Africa: Water deficits forecast to increase across the Sahel

19 February 2019

THE BIG PICTURE
The 12-month forecast through October 2019 indicates a vast stretch of intense water deficits across northern Africa from Mauritania to the Red Sea.

Deficits of varying intensity are forecast for much of the remainder of the continent including exceptional deficits in the Horn of Africa, Southern Cameroon, Equatorial Guinea, Gabon, southwestern Angola, northwestern and southwestern Namibia, and western South Africa.

Exceptional surpluses are forecast for western Tanzania, a pocket in western Mozambique, and a pocket in northern Madagascar. Surpluses of lesser intensity are expected along the Victoria Nile in Uganda, and from westernmost Democratic Republic of the Congo into northwestern Angola.

FORECAST BREAKDOWN
The 3-month maps (below) show the evolving conditions in greater detail.

The forecast through April indicates that deficits will downgrade in the southern half of the continent, becoming primarily moderate across the central breadth and mild in the south. Deficits will increase and intensify overall in the north, with moderate to extreme deficits in the Sahara and deficits reaching exceptional intensity in parts of the Sahel – notably northern Nigeria – and into western Ethiopia. Some intense deficits will linger in southern Cameroon, Equatorial Guinea, and Gabon. Exceptional surpluses will persist in western Tanzania. Surpluses of generally lesser intensity are forecast for: Liberia, Ghana, southwestern Central African Republic, the extreme south of Republic of the Congo, the Victoria Nile in Uganda and northeastern Uganda, western and southeastern Mozambique, the northern tip of Madagascar, and a few isolated pockets in South Africa.

From May through July, deficits across northern Africa will intensify with more areas of severe to exceptional deficit across the Sahara. Mild deficits are forecast in the Sahel, and mild to moderate deficits will emerge in coastal West Africa, transitioning from normal or surplus conditions. A pocket of moderate surplus will re-emerge in south-central Chad. Generally mild to moderate deficits are forecast south of the equator with more intense conditions in pockets of southern Angola, Namibia, eastern Botswana, and southern Zimbabwe. Deficits along Madagascar’s western coast will increase and intensify, with extreme to exceptional deficits forecast. Surpluses in western Tanzania will downgrade.

During the final quarter – August through October – intense deficits will continue across northern Africa. Intense deficits are also forecast for Somalia’s central coast, Kenya’s northwestern corner, eastern Tanzania, central Zambia, Malawi, southwestern Angola, and Madagascar’s western coast.

[Stored entries]

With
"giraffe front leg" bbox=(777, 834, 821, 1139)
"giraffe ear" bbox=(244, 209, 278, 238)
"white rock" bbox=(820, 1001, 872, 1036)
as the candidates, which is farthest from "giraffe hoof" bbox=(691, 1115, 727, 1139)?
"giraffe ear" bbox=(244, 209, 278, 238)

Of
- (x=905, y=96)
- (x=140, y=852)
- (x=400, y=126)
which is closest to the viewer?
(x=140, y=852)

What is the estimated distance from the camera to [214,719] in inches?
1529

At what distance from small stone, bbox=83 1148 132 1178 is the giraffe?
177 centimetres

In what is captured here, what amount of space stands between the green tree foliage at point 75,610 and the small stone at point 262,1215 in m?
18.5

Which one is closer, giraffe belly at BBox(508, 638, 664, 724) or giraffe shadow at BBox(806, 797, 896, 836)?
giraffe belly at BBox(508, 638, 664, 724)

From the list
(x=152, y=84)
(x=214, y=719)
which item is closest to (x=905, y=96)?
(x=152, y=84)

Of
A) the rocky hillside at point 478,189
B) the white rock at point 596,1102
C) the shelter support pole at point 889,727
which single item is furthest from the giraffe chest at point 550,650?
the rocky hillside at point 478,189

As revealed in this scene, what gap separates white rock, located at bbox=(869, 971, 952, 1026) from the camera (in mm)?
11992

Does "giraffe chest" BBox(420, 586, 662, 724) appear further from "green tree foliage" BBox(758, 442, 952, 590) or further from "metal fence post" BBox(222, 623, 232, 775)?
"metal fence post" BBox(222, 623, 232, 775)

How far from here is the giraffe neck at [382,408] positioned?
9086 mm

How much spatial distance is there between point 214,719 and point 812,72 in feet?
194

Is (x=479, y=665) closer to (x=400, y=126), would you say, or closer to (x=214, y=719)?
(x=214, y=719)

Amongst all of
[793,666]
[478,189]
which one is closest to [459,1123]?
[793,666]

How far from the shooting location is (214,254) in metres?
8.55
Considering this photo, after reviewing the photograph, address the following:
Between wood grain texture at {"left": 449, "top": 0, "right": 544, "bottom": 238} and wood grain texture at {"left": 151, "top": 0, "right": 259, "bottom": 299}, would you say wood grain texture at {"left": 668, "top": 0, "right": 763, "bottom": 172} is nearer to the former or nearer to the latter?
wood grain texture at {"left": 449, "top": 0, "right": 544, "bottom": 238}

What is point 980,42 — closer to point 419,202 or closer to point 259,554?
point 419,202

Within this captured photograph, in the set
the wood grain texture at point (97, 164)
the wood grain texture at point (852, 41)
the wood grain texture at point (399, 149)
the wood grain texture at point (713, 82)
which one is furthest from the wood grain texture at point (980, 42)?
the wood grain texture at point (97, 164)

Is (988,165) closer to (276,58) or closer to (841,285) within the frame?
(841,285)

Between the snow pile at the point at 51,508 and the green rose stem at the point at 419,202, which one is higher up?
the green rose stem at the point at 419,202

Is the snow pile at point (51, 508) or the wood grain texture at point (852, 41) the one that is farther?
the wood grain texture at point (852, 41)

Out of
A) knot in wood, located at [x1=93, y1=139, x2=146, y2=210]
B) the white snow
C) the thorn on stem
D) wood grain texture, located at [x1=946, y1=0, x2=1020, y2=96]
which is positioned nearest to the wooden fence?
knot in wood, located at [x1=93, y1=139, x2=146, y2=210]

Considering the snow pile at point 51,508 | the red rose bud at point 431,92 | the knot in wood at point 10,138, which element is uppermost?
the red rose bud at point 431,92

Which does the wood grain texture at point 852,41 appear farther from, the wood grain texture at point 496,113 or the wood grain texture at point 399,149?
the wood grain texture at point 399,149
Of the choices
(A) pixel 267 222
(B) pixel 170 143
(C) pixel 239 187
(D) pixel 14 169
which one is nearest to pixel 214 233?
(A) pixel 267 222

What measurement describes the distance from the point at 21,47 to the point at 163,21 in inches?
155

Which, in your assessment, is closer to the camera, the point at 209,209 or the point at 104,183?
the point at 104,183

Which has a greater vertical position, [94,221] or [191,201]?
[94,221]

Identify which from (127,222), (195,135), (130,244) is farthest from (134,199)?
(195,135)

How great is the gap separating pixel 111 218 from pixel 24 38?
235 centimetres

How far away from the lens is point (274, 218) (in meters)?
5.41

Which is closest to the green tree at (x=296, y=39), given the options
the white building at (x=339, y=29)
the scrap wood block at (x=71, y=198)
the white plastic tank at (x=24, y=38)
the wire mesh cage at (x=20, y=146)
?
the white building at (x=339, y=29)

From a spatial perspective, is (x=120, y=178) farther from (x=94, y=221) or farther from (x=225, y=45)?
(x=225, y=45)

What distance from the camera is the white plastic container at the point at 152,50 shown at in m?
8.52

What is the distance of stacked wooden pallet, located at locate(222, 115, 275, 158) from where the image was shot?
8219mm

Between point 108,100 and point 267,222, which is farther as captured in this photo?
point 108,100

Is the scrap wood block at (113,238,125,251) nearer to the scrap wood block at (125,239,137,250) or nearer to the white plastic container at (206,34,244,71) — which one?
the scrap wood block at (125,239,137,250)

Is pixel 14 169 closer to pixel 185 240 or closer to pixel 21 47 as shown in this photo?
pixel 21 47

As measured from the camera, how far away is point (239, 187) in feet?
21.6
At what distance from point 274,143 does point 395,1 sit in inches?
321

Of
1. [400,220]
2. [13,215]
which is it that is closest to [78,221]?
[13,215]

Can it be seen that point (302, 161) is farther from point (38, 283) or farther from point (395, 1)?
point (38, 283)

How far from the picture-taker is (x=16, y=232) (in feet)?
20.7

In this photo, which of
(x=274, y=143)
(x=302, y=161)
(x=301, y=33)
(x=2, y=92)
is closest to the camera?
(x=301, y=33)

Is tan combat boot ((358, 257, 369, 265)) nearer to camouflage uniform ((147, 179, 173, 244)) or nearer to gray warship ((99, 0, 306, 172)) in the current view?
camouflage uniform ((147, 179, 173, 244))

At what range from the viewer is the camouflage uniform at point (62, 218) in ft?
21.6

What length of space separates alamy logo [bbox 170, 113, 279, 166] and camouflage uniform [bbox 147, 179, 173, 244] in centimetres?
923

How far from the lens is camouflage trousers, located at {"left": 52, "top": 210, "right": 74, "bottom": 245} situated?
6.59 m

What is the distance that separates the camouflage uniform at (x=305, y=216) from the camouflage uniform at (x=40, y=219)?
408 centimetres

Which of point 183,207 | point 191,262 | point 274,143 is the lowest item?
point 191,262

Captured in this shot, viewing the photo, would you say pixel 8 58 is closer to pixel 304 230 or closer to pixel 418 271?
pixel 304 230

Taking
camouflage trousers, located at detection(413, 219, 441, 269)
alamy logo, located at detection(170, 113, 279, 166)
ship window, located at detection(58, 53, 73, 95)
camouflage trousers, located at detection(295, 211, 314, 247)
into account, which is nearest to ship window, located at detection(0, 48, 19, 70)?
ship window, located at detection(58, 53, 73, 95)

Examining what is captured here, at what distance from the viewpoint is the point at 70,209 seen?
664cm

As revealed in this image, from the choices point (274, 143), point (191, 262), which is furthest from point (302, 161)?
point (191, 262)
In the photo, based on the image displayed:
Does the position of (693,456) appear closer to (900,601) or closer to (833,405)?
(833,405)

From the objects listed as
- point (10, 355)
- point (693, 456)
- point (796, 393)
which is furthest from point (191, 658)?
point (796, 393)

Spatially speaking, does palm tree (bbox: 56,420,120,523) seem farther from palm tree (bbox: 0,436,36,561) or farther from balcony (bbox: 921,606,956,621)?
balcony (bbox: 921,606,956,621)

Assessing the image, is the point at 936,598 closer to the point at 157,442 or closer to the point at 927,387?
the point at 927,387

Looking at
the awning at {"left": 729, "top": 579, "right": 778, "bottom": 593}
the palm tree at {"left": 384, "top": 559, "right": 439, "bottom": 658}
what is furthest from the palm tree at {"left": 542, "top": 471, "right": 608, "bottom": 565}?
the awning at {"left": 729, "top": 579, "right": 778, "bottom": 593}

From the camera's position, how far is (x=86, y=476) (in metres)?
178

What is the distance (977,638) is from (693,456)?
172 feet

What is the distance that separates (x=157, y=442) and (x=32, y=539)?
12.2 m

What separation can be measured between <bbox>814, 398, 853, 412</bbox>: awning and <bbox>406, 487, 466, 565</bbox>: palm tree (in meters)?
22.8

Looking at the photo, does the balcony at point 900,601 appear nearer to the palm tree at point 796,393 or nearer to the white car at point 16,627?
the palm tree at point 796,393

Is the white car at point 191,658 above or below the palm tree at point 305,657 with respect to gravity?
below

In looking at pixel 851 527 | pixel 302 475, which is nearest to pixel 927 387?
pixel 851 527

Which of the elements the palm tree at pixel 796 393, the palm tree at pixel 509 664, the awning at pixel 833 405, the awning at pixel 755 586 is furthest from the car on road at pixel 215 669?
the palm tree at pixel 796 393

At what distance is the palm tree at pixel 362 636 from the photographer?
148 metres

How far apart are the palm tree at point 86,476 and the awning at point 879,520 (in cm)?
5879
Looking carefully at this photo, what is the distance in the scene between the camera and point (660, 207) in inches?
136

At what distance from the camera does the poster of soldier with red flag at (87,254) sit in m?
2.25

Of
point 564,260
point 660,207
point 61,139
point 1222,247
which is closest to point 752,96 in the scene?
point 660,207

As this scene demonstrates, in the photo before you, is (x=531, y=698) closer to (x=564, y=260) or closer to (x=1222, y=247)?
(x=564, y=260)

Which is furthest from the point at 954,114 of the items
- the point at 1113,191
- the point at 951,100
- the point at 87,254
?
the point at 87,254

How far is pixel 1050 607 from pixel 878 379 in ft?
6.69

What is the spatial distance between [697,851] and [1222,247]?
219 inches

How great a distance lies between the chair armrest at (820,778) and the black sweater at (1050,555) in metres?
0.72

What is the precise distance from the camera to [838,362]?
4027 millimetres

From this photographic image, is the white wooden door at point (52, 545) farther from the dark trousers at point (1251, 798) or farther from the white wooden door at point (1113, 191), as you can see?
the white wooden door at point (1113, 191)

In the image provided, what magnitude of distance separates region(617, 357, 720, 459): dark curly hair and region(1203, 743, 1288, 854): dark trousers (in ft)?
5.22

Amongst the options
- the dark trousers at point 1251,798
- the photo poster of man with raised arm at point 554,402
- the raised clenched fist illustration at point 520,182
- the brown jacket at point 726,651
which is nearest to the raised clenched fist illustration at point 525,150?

▶ [Stated task 1]:
List every line of the entries that contains the string "fist", treating uppercase and lowercase as different.
▶ [Stated task 2]:
Extend the forecast of water deficits in Africa, starting right after its last sentence.

▶ [Final result 1]:
- the raised clenched fist illustration at point 520,182
which is nearest to the raised clenched fist illustration at point 525,150?

▶ [Final result 2]:
(It should be noted that forecast skill declines with longer lead times.)

IMPACTS
South African corn farmers are estimated to have planted the smallest area since the 2015-16 season, when they underwent the worst drought on record. South Africa historically produces the most corn in the continent.

A South African agricultural industry body announced that it will try to raise 3 billion rand (220 million USD) from banks, agribusiness, and government to help farmers hit by severe drought. Dry conditions in the last year have made for a slow recovery since 2015, a disastrous El Niño year in the country. Since last January, 31,000 jobs and 7 billion rand (510 million USD) in potential revenue have been lost to drought.

Tropical Cyclone Desmond dropped up to 277mm (10.9 inches) of rain on the city of Beira, Mozambique within 24 hours late last month. The storm enhanced rains on northwestern Madagascar.

Increasing tensions over fertile land and water appear to be exacerbating ethnoreligious conflicts in Nigeria between farmers, who are mainly Christian, and Muslim Fulani semi-nomadic herders. Rates of violent clashes between farmers and herders since 2016 increased over the last year. The issue is projected to rise to the political fore as President Muhammadu Buhari, who faces accusations of bias toward the herders, seeks a second term as president in an election in February. The election coincides with the beginning of the dry season, which analysts anticipate will force herders southward across farmland in search of water and greener pastures.

The Maputo province of Mozambique reportedly suffered crop losses spanning 30,000 hectares (74,000 acres), after the first period of the rainy season brought below-normal rainfall.

A cold snap and heavy snowfall hit the Maghreb region late last month. Flood waters swept five people to their deaths in Algeria and prompted rescuing of roughly 100 people, while heavy snow blocked dozens of roads. In neighboring Tunisia, two people were killed by flooding and cold.

NOTE ON ADMINISTRATIVE BOUNDARIES
There are numerous regions around the world where country borders are contested. ISciences depicts country boundaries on these maps solely to provide some geographic context. The boundaries are nominal, not legal, descriptions of each entity. The use of these boundaries does not imply any judgement on the legal status of any territory, or any endorsement or acceptance of disputed boundaries on the part of ISciences or our data providers.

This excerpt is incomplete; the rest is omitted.